Apple’s growth machine has hit a new gear with iPad, and I’d like to take this post to due some geeky quick and dirty analysis in the manner used at my day job to get a sense of Apple’s expectations for the platform and to guess as to whether its rapid take-off is a good sign or a sign of danger.

Let’s start with a technique called Discovery-Driven Planning, a strategic technique pioneered by Rita Gunther McGrath and Ian C. MacMillan in 1995. DDP, as it’s known, is just about the only effective way to do business planning for a radically new business concept. Since there is no existing market data to draw from for a totally new market (or, in the case of the iPad, no relevant market data; Newton’s performance doesn’t matter here), you should start with how much profit you want to make, and then discover the required investment and business operation needed to make that happen.

So let’s start with the core assumption — profit. In most businesses, a significant new platform is expected to increase annual earnings by 10 percent. This isn’t always true, but it’s a useful place to start. In 2009, Apple’s earnings were $8.235 billion.
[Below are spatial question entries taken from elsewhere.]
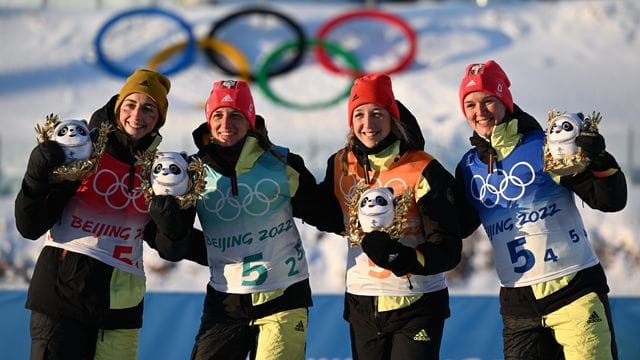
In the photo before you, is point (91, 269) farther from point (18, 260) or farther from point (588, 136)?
point (18, 260)

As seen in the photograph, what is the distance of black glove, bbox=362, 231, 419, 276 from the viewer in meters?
3.97

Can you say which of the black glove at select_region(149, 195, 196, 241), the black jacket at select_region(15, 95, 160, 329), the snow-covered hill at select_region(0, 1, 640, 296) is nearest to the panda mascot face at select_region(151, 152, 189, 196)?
the black glove at select_region(149, 195, 196, 241)

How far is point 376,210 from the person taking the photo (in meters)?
3.97

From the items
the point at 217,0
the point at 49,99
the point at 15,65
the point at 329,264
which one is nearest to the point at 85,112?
the point at 49,99

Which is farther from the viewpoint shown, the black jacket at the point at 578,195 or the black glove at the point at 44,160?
the black jacket at the point at 578,195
That would suggest that the iPad would need to contribute about $825 million in new profit in order to really move the needle in a positive direction. Apple’s typical profit margin is about 20 percent, so the revenue needed to generate $825 million in profit would be somewhere in the neighborhood of $4.125 billion (please note: I’m taking a lot of shortcuts on my DDP here — it’s meant to forecast the minimum number of units Apple is shooting for, not any of the operational pro forma). That comes out to around 8 million units per year sold at $499+.

What does that mean? Well, for one thing, Apple is clearly on pace to hit that mark — in fact, they’re on pace to sell 12 million units in year one, which would actually generate revenue of more than $6 billion per year out of the gate and profit of $1.2 billion in the same window. For context, that’s what the iPhone is currently making per quarter. Even so, it’s an impressive number, and one that clearly sets up the iPad to be at least the fourth-biggest business at Apple behind the iPhone, iPod and Mac and have that be significant.

All said, the biggest question is whether the current pace represents peak demand for iPad or signals the the start of a long, sharp upward trend over the long term. As I’ve said before, I’m in the latter camp. Eventually, I see no reason that the iPad couldn’t be a $20-billion business by itself in the next five years. That said, it will come at a cost. Eventually, iPad’s success will eat into Mac sales. The only question is when and how much.

This much is certain — Apple has launched the first unmitigated success in the tablet market. And there’s a lot of room left to climb.